▽

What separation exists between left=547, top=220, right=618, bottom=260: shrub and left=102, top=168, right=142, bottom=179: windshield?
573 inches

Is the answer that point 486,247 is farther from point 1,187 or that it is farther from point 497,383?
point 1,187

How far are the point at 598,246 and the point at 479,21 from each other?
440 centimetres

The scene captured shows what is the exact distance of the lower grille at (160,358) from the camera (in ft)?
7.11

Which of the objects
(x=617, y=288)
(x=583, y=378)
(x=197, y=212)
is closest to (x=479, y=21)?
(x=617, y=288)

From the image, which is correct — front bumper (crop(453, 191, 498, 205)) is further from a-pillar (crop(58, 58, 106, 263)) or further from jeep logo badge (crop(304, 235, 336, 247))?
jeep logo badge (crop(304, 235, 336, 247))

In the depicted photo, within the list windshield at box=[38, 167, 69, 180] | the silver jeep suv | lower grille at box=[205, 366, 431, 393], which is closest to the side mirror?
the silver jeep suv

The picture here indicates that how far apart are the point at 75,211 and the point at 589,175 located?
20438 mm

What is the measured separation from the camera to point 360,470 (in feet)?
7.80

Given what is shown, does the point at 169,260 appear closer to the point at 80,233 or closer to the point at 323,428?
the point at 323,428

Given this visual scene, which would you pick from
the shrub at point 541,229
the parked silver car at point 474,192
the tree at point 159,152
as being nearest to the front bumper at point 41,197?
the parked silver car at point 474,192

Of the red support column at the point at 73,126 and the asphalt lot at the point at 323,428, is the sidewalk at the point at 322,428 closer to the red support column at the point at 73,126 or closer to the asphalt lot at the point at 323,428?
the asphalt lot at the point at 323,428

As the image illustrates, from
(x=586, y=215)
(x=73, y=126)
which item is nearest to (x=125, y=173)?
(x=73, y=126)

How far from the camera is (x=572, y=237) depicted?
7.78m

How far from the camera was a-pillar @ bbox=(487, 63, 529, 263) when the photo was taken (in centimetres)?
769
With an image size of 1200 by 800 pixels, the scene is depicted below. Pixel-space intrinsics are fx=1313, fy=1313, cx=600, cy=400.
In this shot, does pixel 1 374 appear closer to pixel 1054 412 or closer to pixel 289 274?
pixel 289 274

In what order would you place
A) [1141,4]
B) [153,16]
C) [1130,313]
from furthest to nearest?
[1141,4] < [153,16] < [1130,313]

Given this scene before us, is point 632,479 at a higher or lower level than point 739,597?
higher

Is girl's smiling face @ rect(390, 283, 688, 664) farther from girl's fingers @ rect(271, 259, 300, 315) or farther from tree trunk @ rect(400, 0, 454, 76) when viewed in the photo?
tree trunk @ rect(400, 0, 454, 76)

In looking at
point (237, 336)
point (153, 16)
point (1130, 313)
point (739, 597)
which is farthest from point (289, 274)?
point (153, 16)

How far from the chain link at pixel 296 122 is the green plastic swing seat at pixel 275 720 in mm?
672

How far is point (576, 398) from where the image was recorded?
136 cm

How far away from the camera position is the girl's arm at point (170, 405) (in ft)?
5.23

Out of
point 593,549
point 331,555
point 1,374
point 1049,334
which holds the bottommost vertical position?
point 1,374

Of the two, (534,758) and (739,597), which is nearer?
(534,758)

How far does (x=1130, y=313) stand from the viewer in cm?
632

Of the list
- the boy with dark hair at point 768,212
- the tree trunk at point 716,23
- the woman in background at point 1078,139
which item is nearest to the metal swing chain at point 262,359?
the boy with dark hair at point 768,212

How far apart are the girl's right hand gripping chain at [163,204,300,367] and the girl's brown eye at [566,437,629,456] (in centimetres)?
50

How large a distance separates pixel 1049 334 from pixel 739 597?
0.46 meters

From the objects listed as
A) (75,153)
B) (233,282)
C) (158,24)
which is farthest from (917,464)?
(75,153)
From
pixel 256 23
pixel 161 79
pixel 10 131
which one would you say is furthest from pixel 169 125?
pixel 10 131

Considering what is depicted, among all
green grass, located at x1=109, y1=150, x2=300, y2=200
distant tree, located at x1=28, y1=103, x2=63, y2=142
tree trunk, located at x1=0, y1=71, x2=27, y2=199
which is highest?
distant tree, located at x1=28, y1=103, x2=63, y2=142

△

* _Requirement_: Copy all the entries verbatim.

* _Reply to the exercise_:
What separation exists between left=547, top=220, right=618, bottom=260: shrub and left=102, top=168, right=142, bottom=179: windshield?
573 inches

Is the answer that point 486,247 is farther from point 1,187 or that it is farther from point 497,383?
point 1,187

How far are the point at 598,246 and the point at 479,21 from each other?
440 centimetres

The scene captured shows what is the exact distance of the lower grille at (160,358) from the camera (in ft)?
7.11

Which of the objects
(x=617, y=288)
(x=583, y=378)
(x=197, y=212)
is closest to (x=479, y=21)?
(x=617, y=288)

From the image, which is correct — front bumper (crop(453, 191, 498, 205)) is further from a-pillar (crop(58, 58, 106, 263)) or further from jeep logo badge (crop(304, 235, 336, 247))?
jeep logo badge (crop(304, 235, 336, 247))

In the depicted photo, within the list windshield at box=[38, 167, 69, 180] | the silver jeep suv | lower grille at box=[205, 366, 431, 393], which is closest to the side mirror?
the silver jeep suv

The picture here indicates that how far apart are the point at 75,211 and the point at 589,175 located?
20438 mm

What is the measured separation from the camera to point 360,470 (in feet)?
7.80

Given what is shown, does the point at 169,260 appear closer to the point at 80,233 or closer to the point at 323,428?
the point at 323,428

Given this visual scene, which would you pick from
the shrub at point 541,229
the parked silver car at point 474,192
the tree at point 159,152
as being nearest to the front bumper at point 41,197?
the parked silver car at point 474,192

Of the red support column at the point at 73,126 and the asphalt lot at the point at 323,428, is the sidewalk at the point at 322,428 closer to the red support column at the point at 73,126 or closer to the asphalt lot at the point at 323,428?
the asphalt lot at the point at 323,428

As the image illustrates, from
(x=586, y=215)
(x=73, y=126)
which item is nearest to (x=125, y=173)?
(x=73, y=126)

How far from the camera is (x=572, y=237) depicted?
7.78m

How far from the camera was a-pillar @ bbox=(487, 63, 529, 263) when the photo was taken (in centimetres)?
769
With an image size of 1200 by 800 pixels, the scene is depicted below. Pixel-space intrinsics are fx=1313, fy=1313, cx=600, cy=400.
In this shot, does pixel 1 374 appear closer to pixel 1054 412 or closer to pixel 289 274?
pixel 289 274

In what order would you place
A) [1141,4]
B) [153,16]
C) [1130,313]
from furthest to nearest?
[1141,4] < [153,16] < [1130,313]

Given this scene before us, is point 632,479 at a higher or lower level than point 739,597?
higher

Is girl's smiling face @ rect(390, 283, 688, 664) farther from girl's fingers @ rect(271, 259, 300, 315) or farther from tree trunk @ rect(400, 0, 454, 76) when viewed in the photo?
tree trunk @ rect(400, 0, 454, 76)

In looking at
point (237, 336)
point (153, 16)
point (1130, 313)
point (739, 597)
which is farthest from point (289, 274)?
point (153, 16)

How far from the chain link at pixel 296 122 is the green plastic swing seat at pixel 275 720 in mm?
672

How far is point (576, 398) from where the image was recorded?
136 cm

How far away from the camera position is the girl's arm at point (170, 405) (in ft)?
5.23

Out of
point 593,549
point 331,555
point 1,374
point 1049,334
which holds the bottommost vertical position?
point 1,374

Of the two, (534,758) and (739,597), which is nearer?
(534,758)

How far does (x=1130, y=313) stand from the viewer in cm?
632

Of the list
- the boy with dark hair at point 768,212
- the tree trunk at point 716,23
- the woman in background at point 1078,139
which item is nearest to the metal swing chain at point 262,359?
the boy with dark hair at point 768,212

How far apart are the girl's right hand gripping chain at [163,204,300,367] and the girl's brown eye at [566,437,629,456] (in centimetres)?
50

How large a distance separates pixel 1049 334 from pixel 739 597?
0.46 meters

From the objects listed as
A) (75,153)
B) (233,282)
C) (158,24)
which is farthest from (917,464)?
(75,153)
From
pixel 256 23
pixel 161 79
pixel 10 131
which one would you say is furthest from pixel 169 125?
pixel 10 131

Considering what is depicted, among all
green grass, located at x1=109, y1=150, x2=300, y2=200
distant tree, located at x1=28, y1=103, x2=63, y2=142
tree trunk, located at x1=0, y1=71, x2=27, y2=199
which is highest?
distant tree, located at x1=28, y1=103, x2=63, y2=142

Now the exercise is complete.